> _AIM OF THE EXERCISE_:
Leaving the pictures aside, transcribe every line below exactly.

---

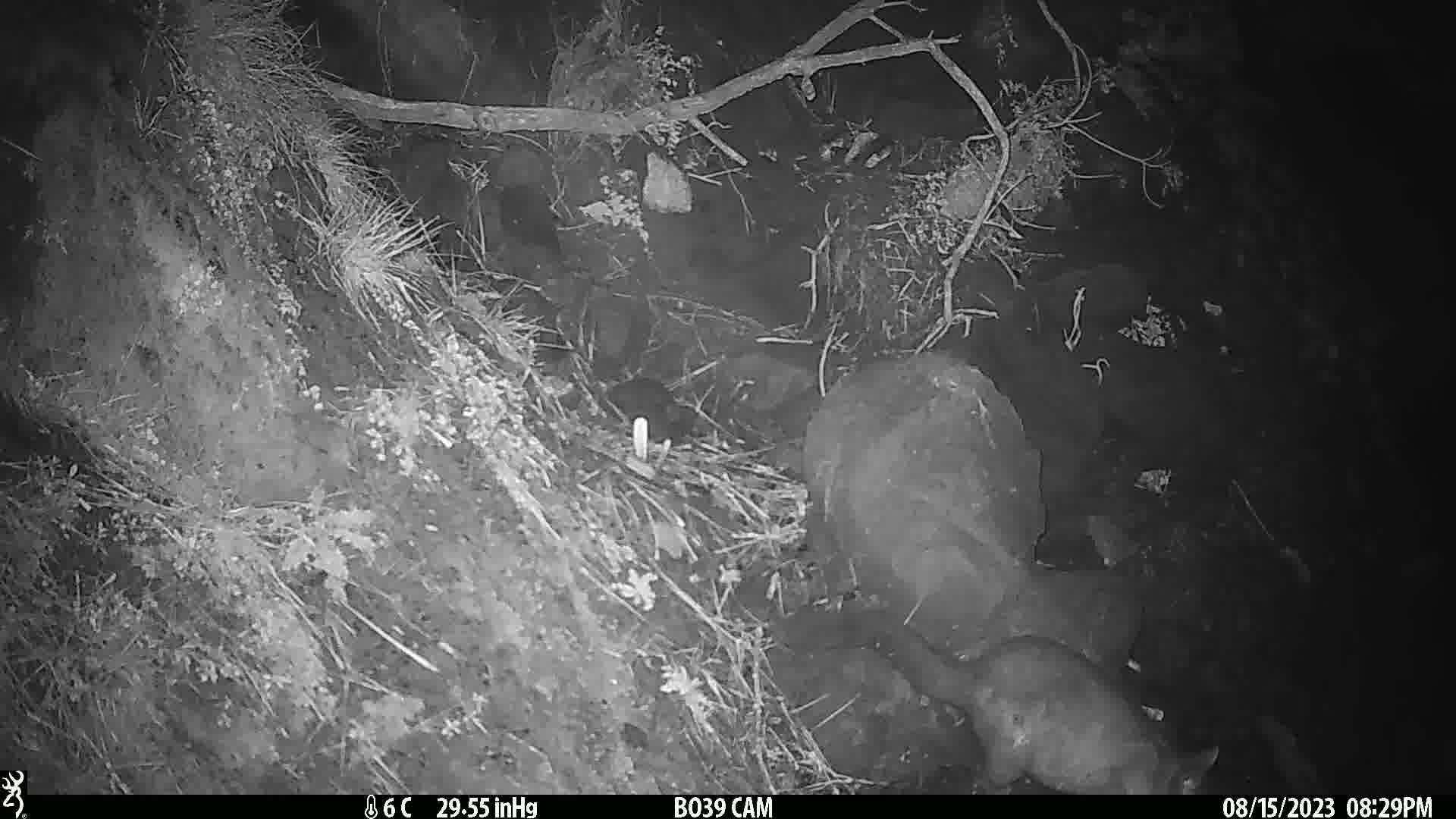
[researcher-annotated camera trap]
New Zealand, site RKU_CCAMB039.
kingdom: Animalia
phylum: Chordata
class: Mammalia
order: Diprotodontia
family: Phalangeridae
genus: Trichosurus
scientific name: Trichosurus vulpecula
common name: common brushtail possum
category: possum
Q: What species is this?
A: Possum (common brushtail possum) (Trichosurus vulpecula).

---

> _ANSWER TO THIS PROBLEM_:
[researcher-annotated camera trap]
New Zealand, site RKU_CCAMB039.
kingdom: Animalia
phylum: Chordata
class: Mammalia
order: Diprotodontia
family: Phalangeridae
genus: Trichosurus
scientific name: Trichosurus vulpecula
common name: common brushtail possum
category: possum
Q: What species is this?
A: Possum (common brushtail possum) (Trichosurus vulpecula).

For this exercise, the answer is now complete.